■ **Source text**
◇ ◇ ◇ ◇ ◇ ◇ ◇
The revival, urged by strong intra-EU travel from key markets such as Germany, France, and the Netherlands, also sees a gradual increase in long-haul arrivals, albeit at a slower pace evident between regions such as Asia-Pacific and North America.

The high travel demand seen in 2023 provided a significant boost to European economies and will help improve the balance sheets of tourism companies, which were hard hit by travel restrictions. However, the return to pre-pandemic levels will also put pressure on accelerating the sustainable transition of the travel industry.

Miguel Sanz, ETC’s President

As the ETC report explains, two-thirds of destinations report either a full recovery or arrivals within ten per cent of pre-pandemic levels, with southern European destinations leading the charge, benefiting from favourable weather and affordable travel costs.

The Southern European destinations that showed growth in terms of the number of arrivals are as follows:

  • Serbia
  • Portugal
  • Montenegro
  • Türkiye
  • Malta

Despite the challenges, countries such as Iceland and the Netherlands also show notable rebounds, while Eastern European destinations bordering Russia face a slower recovery.

The ETC further noted that the recovery unfolds against a backdrop of inflationary pressures affecting both industry and tourists alike, with the fourth quarter of last year seeing a 23 per cent increase compared to 2019 levels, particularly impacting international flights, package holidays, and hotel prices.

Despite the strain on household finances, most travellers remain undeterred, with price pressures easing slightly in the final months 2023.

Moreover, in the area of ​​long-haul travel, the return of Chinese tourists since China’s reopening has been gradual, with arrivals in 2023 remaining well below pre-pandemic levels.

On the other hand, North American markets, particularly the United States and Canada, are showing significant recovery, with reported increases in arrivals and nights, along with innovative developments in sustainable travel options such as combined flight reservation systems and rail to Europe, introduced by American and Canadian airlines.
◇ ◇ ◇ ◇ ◇ ◇ ◇
■ **Recorded data**
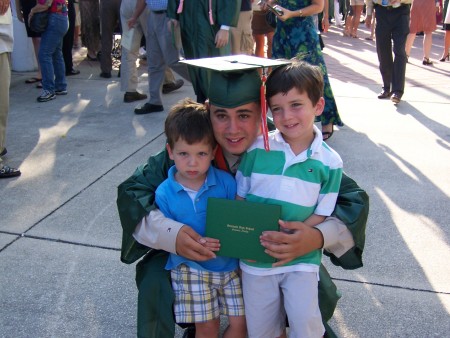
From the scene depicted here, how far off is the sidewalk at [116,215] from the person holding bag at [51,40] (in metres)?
0.20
◇ ◇ ◇ ◇ ◇ ◇ ◇
Please decide whether each statement agrees with the European tourism text, answering yes or no and quoting the text's deciding words. 1. Two-thirds of destinations report either a full recovery or arrivals within ten per cent of pre-pandemic levels. 2. Arrivals from China in 2023 were back at pre-pandemic levels. 3. Eastern European destinations bordering Russia are recovering faster than others.

1. Yes: "two-thirds of destinations report either a full recovery or arrivals within ten per cent of pre-pandemic levels"
2. No: "with arrivals in 2023 remaining well below pre-pandemic levels"
3. No: "Eastern European destinations bordering Russia face a slower recovery"